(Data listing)
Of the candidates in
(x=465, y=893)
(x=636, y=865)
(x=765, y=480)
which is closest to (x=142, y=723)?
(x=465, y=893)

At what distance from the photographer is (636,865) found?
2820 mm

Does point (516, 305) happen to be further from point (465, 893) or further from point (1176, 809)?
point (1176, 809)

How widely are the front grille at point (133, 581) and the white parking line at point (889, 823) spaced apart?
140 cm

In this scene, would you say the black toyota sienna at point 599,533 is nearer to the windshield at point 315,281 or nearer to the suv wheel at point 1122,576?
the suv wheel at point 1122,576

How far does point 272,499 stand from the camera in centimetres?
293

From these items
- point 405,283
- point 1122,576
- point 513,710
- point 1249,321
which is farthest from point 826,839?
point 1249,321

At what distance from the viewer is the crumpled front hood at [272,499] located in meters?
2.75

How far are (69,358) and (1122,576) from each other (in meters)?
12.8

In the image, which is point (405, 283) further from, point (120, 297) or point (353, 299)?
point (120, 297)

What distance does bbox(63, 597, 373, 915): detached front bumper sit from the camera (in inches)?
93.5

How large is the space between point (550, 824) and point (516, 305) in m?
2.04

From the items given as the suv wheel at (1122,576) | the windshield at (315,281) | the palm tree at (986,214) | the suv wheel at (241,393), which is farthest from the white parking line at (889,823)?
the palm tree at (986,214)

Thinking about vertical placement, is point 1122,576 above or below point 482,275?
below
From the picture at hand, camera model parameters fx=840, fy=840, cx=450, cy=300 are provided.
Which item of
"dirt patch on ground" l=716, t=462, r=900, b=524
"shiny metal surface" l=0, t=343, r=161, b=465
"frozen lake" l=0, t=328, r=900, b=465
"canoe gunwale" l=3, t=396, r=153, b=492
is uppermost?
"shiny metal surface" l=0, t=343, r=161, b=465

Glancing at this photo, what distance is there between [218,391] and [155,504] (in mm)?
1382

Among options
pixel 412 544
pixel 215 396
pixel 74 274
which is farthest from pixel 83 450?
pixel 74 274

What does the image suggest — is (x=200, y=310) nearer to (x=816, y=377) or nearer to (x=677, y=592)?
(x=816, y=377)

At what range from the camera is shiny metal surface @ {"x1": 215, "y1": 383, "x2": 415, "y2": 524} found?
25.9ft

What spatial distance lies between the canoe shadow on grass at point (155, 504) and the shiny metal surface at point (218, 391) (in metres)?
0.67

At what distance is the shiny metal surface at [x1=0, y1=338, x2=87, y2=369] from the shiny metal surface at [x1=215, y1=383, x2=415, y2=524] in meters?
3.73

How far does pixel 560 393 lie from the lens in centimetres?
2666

### Your goal:
Copy out verbatim the stretch of the items from the line containing "What spatial distance" through the final line of the items.

### Correct response:
What spatial distance lies between the canoe shadow on grass at point (155, 504) and the shiny metal surface at point (218, 391) (in metres)?
0.67

At what distance is the shiny metal surface at [x1=0, y1=338, x2=87, y2=369] from the shiny metal surface at [x1=215, y1=383, x2=415, y2=524] in meters?
3.73

How far does pixel 560 393 lie from the lens in centimetres?
2666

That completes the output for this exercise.